Поддержание порядка в стенах общежития также почти целиком было на воспитанниках — от мытья полов до канализации и электрики. Поскольку сама по себе семинария была котлом, где можно было найти разного рода специалистов — от сантехника и фельдшера до психиатра.

***

Европейско-Азиатские новости

В начале 1990-х годов, после распада СССР в Русскую православную церковь хлынул большой поток людей. Для многих вопрос веры ограничивался крещением. Другие шли дальше — становились священниками (порой без должной подготовки из-за дефицита семинарий) или постригались в монашество.

К 2000-м духовных школ в России стало больше, и одновременно с этим руководство РПЦ ужесточило отбор кандидатов в священники. О том, как проходила подготовка будущих пастырей, ЕАН рассказывает на примере Екатеринбургской православной духовной семинарии (ЕПДС) — во второй части записок уральского семинариста.

Как воспитать будущих священников?

Основным требованием к священнику, как в предыдущие века, так и сегодня, является дисциплина, выражающаяся в послушании руководству епархии и РПЦ. Что подразумевается под этим — точного и истинного ответа ни в одной епархии не дадут. В регионах это зависит от личного восприятия архиереем, его воспитания и образованности.

По этой причине студентов любой духовной школы называли воспитанниками. В первую очередь, что отражалось на всем начальном курсе, семинаристов воспитывали. Вторая причина, как уже было упомянуто, — костяк студентов составляли подростки 16–17 лет со свойственным им юношеским максимализмом, только-только вышедшие из домашнего уюта. Такую ораву, а на первый курс поступало больше 30 человек, необходимо было сдерживать универсальным способом — уставом.

Сам по себе устав был несложен, и зачастую его копировали с монастырских правил с поправкой на образование. Устав регулировал внешний вид студента: короткая стрижка, но не налысо, гладко выбритое лицо и форменная одежда — китель, брюки и ботинки. Форму воспитанникам шили за казенный счет, но это могло растягиваться на несколько месяцев. Некоторые «перваки» на фоне старшекурсников чувствовали себя «голыми». Доходило до того, что первокурсники «раздевали» выпускников, которым форма была уже вроде как без надобности.

* [ИМЕЮЩИЕСЯ ДАННЫЕ]:
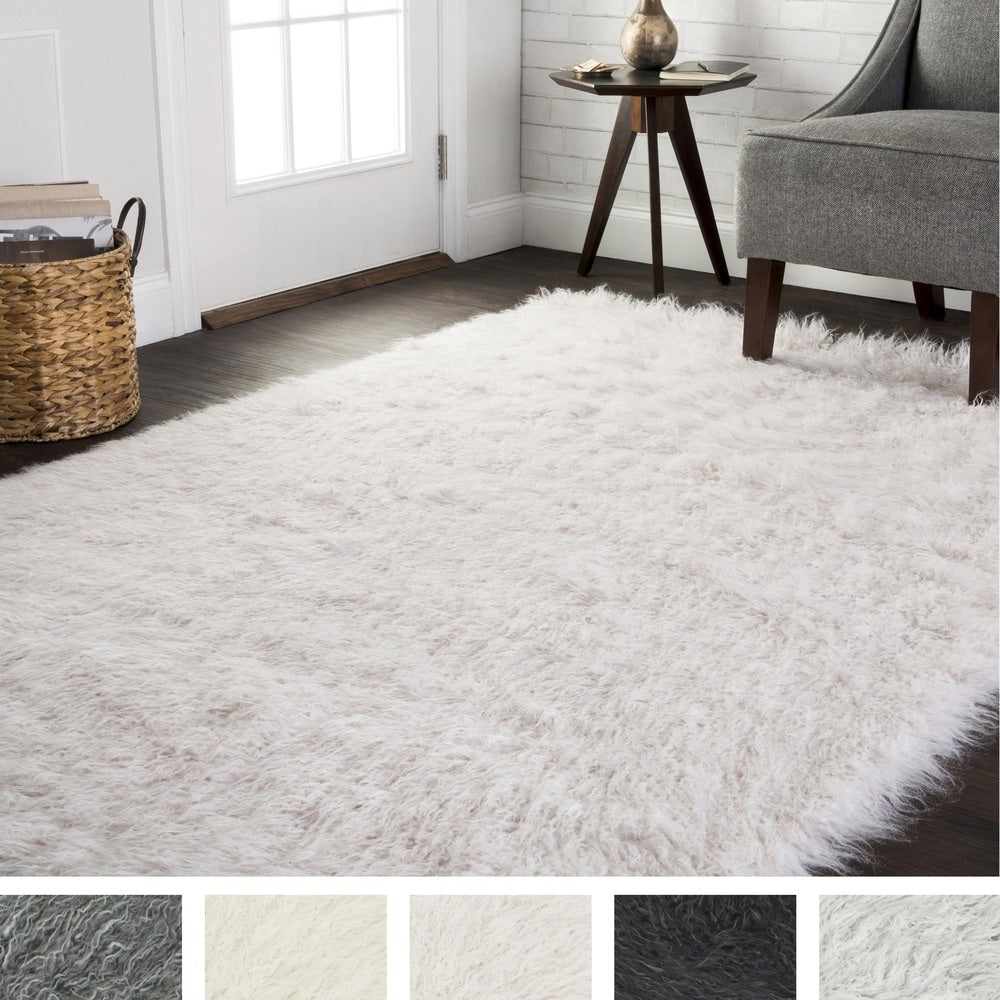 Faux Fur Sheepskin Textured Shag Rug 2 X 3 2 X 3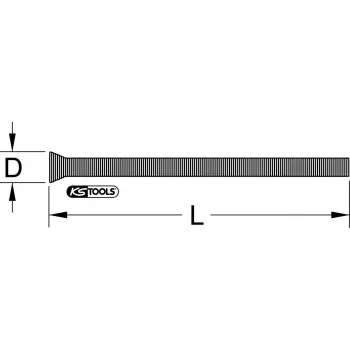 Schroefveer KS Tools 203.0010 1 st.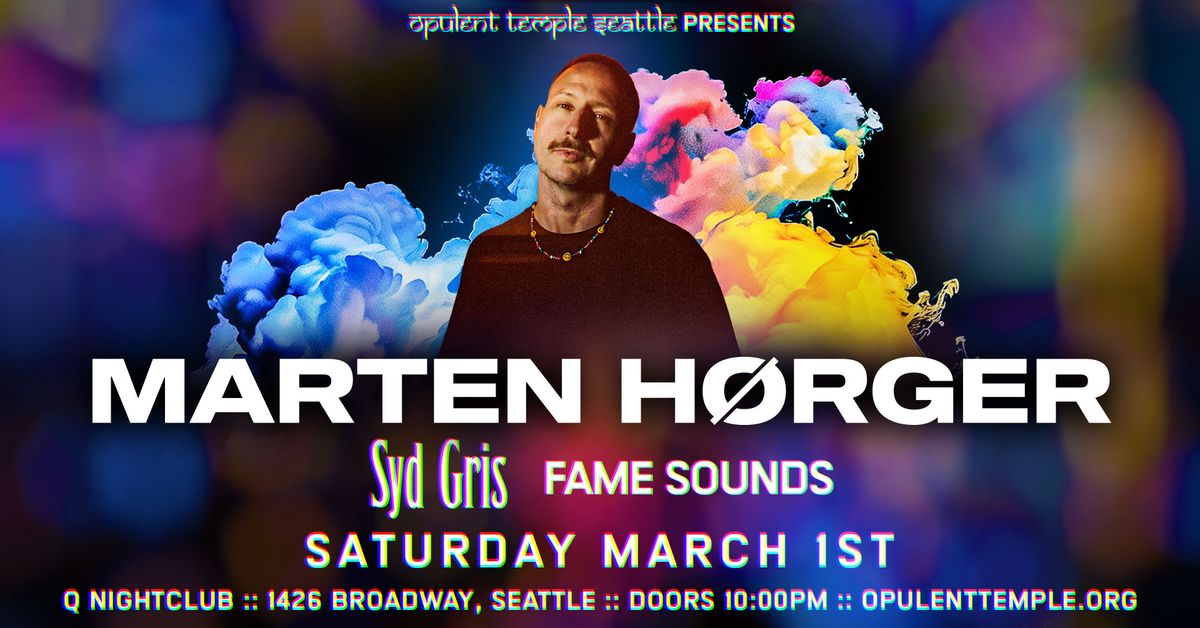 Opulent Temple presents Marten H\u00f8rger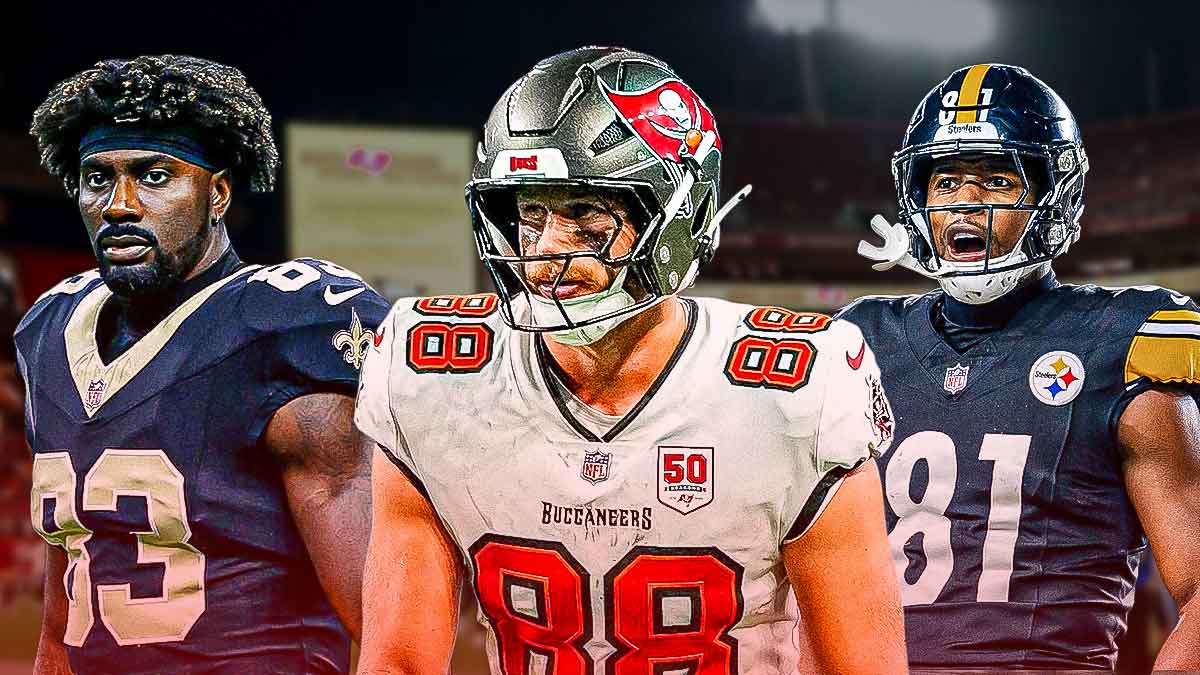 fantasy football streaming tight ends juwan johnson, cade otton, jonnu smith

* [ЗАДАНИЕ 1]:
Процитируйте из текста о семинарии всё от слов «Поддержание порядка в» вниз до слов «постригались в монашество.».
* [ЗАДАНИЕ 2]:
Из чего, согласно тексту о семинарии, состояла форменная одежда воспитанников?
* [ЗАДАНИЕ 3]:
Пожалуйста, продолжите текст о семинарии, начиная сразу после его последнего предложения.

* [ПОЛЕ ОТВЕТА 1]:
Поддержание порядка в стенах общежития также почти целиком было на воспитанниках — от мытья полов до канализации и электрики. Поскольку сама по себе семинария была котлом, где можно было найти разного рода специалистов — от сантехника и фельдшера до психиатра.

***

Европейско-Азиатские новости

В начале 1990-х годов, после распада СССР в Русскую православную церковь хлынул большой поток людей. Для многих вопрос веры ограничивался крещением. Другие шли дальше — становились священниками (порой без должной подготовки из-за дефицита семинарий) или постригались в монашество.

* [ПОЛЕ ОТВЕТА 2]:
Из кителя, брюк и ботинок.

* [ПОЛЕ ОТВЕТА 3]:
Студента могли с легкостью отчислить за пьянство, драку (в том числе — за стенами ЕПДС) и другие поступки, которые «не соотносились с христианским обликом». Курение также воспрещалось, но на это в руководстве смотрели сквозь пальцы, как на простительную слабость. Это характеризует один из диалогов, произошедший между инспекцией и семинаристами:

— Уважаемые студенты, я прошу вас не курить в туалете и не засорять раковину бычками. Вы смущаете прихожан.

— Это не мы, отче! — отвечали семинаристы. — Это регентши (певчие церковных хоров, — прим. ЕАН).

Наконец, ключевая составляющая устава — воспитанник должен был беспрекословно исполнять все поручения и любую работу, чего в семинарии было в избытке: от дежурства по столовой до стройки.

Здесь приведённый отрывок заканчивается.